Independent Assessments Part of Major Effort by Arkansas to Improve Medicaid Outcomes, Reduce Costs
Optum completed more than 66,600 assessments in a nine-month period – with more to come – to help coordinate care for individuals with chronic, high-cost behavioral health, developmental, and long-term care needs.
Jennifer Petersen Program Director, Optum State Government Solutions, sat down with Healthcare IT Connect’s Rob Waters to discuss Improving Medicaid Outcomes, Reduce Costs.
RW: Can you explain the impetus behind these independent assessments?
JP: The Arkansas Department of Human Services (DHS) has ambitious goals to improve the State’s Medicaid program, including achieving more than $800 million in savings by 2021 through program efficiencies, improved utilization of services, and better outcomes. To accomplish this, a more comprehensive and coordinated effort is needed to manage the care of those beneficiaries with complex medical and behavioral health conditions.

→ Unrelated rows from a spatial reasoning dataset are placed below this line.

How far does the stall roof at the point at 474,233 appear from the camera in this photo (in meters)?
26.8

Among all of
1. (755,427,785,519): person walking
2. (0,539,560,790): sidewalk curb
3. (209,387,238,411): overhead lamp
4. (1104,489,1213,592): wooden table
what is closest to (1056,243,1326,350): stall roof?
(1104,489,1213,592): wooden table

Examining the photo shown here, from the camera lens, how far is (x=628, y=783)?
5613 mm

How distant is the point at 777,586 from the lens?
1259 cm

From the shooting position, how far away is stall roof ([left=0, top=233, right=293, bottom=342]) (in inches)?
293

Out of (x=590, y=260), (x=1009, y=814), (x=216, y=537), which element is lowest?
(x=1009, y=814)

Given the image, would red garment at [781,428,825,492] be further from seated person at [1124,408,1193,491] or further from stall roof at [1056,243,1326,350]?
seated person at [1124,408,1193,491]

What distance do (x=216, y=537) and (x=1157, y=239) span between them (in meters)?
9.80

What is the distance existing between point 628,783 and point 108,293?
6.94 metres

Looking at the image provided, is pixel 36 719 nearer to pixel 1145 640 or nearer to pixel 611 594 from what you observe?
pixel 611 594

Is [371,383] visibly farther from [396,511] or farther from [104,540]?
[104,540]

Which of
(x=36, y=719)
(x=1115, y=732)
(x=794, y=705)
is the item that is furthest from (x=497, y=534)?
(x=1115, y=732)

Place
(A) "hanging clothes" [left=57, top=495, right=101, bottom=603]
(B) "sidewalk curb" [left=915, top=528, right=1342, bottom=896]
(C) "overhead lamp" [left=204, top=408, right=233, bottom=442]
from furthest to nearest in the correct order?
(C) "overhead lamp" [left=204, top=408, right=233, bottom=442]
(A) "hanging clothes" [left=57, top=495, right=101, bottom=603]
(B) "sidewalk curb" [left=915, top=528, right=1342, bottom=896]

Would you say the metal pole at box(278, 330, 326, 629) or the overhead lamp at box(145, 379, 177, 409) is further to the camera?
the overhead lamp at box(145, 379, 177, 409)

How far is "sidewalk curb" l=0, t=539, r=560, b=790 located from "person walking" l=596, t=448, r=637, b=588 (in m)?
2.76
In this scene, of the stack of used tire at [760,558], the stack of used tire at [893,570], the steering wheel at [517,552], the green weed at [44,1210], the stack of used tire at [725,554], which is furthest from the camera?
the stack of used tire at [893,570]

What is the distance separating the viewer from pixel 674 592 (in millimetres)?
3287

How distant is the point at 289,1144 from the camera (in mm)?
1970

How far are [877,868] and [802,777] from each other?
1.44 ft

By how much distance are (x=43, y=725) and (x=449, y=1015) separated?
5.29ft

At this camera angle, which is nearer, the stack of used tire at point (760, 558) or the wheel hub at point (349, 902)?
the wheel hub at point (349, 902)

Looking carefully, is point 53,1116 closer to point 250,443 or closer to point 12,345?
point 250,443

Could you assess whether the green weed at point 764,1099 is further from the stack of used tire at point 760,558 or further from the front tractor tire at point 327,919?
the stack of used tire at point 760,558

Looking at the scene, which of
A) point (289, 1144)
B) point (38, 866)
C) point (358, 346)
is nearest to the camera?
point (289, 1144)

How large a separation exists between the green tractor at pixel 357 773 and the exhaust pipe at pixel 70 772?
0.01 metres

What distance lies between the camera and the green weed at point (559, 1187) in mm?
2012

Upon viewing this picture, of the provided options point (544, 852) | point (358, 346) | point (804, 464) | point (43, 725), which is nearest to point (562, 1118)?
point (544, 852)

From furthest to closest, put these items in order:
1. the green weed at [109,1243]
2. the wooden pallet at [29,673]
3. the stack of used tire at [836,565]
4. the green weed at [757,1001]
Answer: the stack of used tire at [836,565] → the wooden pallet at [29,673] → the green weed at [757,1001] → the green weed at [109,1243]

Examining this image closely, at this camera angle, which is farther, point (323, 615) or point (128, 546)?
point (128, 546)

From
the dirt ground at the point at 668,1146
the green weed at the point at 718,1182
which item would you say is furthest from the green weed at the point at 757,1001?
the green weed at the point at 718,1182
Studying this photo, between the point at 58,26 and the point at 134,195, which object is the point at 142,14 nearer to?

RW: Who makes up the bulk of this population?
JP: Arkansas now spends about $2 billion annually on an array of Medicaid services for
150,000 people who have at least one claim for behavioral health, substance abuse disorder, or
developmental/intellectual disability (DD/ID) services. Within this group, the state is focusing aggressively on about 40,000 individuals with higher levels of need that account for about $1 billion in Medicaid spending. It is this group of people on which Optum has performed most of its functional assessments to
determine who needs what services – which ones, how many, and how often.
RW: How are these assessments used?
JP: The scoring from the assessment questions produces an initial “tier determination” for
beneficiaries, which is sent to the state for authorization of a specific level of services depending on need. Optum has provided these 66,000+ assessments across three DHS divisions: the Division of Aging and Adult Services (DAAS), the Division of Behavioral Health Services (DBHS), and Developmental Disability Services (DDS). Using a single tool enables more coordinated care for individuals with more than one issue – for example, clients with both mental health issues and developmental disabilities.
RW: What do the assessments entail?
JP: Optum assessments are “functional” rather than “clinical.” This means they cover a range of categories including an individual’s ability to engage in “activities of daily living (ADLs)” such as eating, bathing, dressing, and personal hygiene; whether they can prepare meals, or manage their own medications and finances; determinations of their memory and cognition; their ability to communicate; their ability to provide for their own safety and well-being; and issues related to depression, suicide, alcoholism, substance abuse, gambling, and many more.
RW: Does Optum determine care levels and care plans as part of these assessments?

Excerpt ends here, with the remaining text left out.